Simple accuracy doesn’t tell the whole story. Let’s create a metric that considers multiple factors:

def sentiment_quality_metric
  ->(example, prediction) do
    return 0.0 unless prediction
    
    score = 0.0
    
    # Base accuracy (50% of total score)
    expected_sentiment = example.dig(:expected, :sentiment)
    if prediction.sentiment.serialize == expected_sentiment
      score += 0.5
    end
    
    # Confidence appropriateness (30% of total score)
    if prediction.confidence
      expected_conf = example.dig(:expected, :confidence) || 0.5
      conf_diff = (prediction.confidence - expected_conf).abs
      conf_score = [1.0 - (conf_diff * 2), 0.0].max
      score += conf_score * 0.3
    end
    
    # Reasoning quality (20% of total score)
    if prediction.reasoning && 
       prediction.reasoning.length > 10 && 
       !prediction.reasoning.include?("I don't know")
      score += 0.2
    end
    
    score
  end
end

This metric rewards:

  • Correct classification (50% weight) - the most important factor
  • Appropriate confidence (30% weight) - being confident when right, uncertain when it’s a tough call
  • Good reasoning (20% weight) - providing substantial explanations

Running the Evaluation

Here’s how you’d run all three evaluations:

# Quality evaluation
quality_evaluator = DSPy::Evaluate.new(classifier, metric: sentiment_quality_metric)
quality_result = quality_evaluator.evaluate(test_examples, display_progress: true)

puts "Quality Score: #{(quality_result.score * 100).round(1)}%"

# Analyze individual results
quality_result.results.each_with_index do |result, i|
  tweet = test_examples[i][:input][:tweet]
  expected = test_examples[i][:expected][:sentiment]
  
  puts "\nTweet: #{tweet[0..60]}..."
  puts "Expected: #{expected}"
  
  if result.prediction
    puts "Predicted: #{result.prediction.sentiment.serialize}"
    puts "Confidence: #{result.prediction.confidence.round(2)}"
    puts "Reasoning: #{result.prediction.reasoning[0..80]}..."
  else
    puts "❌ Prediction failed"
  end
  puts "Status: #{result.passed? ? '✅ PASS' : '❌ FAIL'}"
end

Handling Errors Gracefully

Real-world data is messy. DSPy.rb’s evaluation framework handles errors gracefully:

error_evaluator = DSPy::Evaluate.new(
  classifier, 
  metric: sentiment_accuracy_metric,
  max_errors: 2,          # Stop after 2 errors
  provide_traceback: true # Include error details
)

# This won't crash even with problematic inputs
error_examples = [
  { input: { tweet: "" }, expected: { sentiment: "neutral" } },  # Empty tweet
  { input: { tweet: "Normal tweet" }, expected: { sentiment: "neutral" } }
]

result = error_evaluator.evaluate(error_examples, display_progress: true)

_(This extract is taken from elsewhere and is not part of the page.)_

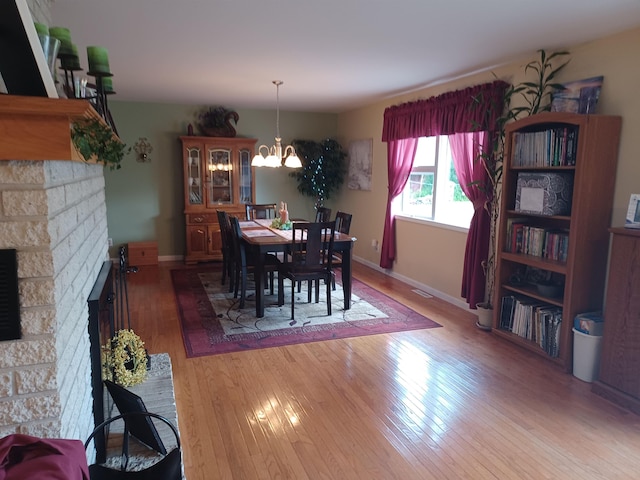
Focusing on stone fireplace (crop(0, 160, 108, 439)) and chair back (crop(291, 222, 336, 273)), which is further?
chair back (crop(291, 222, 336, 273))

# Check which examples had errors
result.results.each do |r|
  if r.metrics[:error]
    puts "Error: #{r.metrics[:error]}"
  end
end

What You Learn From This

Running this evaluation gives you insights like:

  1. Basic accuracy: “We get 85% of sentiments right”
  2. Confidence calibration: “We’re overconfident on neutral tweets”
  3. Reasoning quality: “Explanations are good for positive/negative but weak for neutral”
  4. Error patterns: “Empty tweets cause failures”

Key Takeaways

  1. Start simple, then add complexity: Basic accuracy first, then custom metrics
  2. Multiple metrics tell a better story: Accuracy + confidence + reasoning quality
  3. Handle failures gracefully: Real applications need error handling
  4. Custom metrics are powerful: Tailor evaluation to your specific domain

Running the Complete Example

You can find the complete code in examples/sentiment-evaluation/sentiment_classifier.rb. To run it:

export OPENAI_API_KEY=your-key-here
cd examples/sentiment-evaluation
ruby sentiment_classifier.rb

The evaluation framework is one of DSPy.rb’s strongest features. It turns the usually-subjective process of “is my LLM app good?” into something measurable and systematic. Whether you’re building sentiment classifiers, question-answering systems, or any other LLM application, proper evaluation is what separates experimental code from production-ready systems.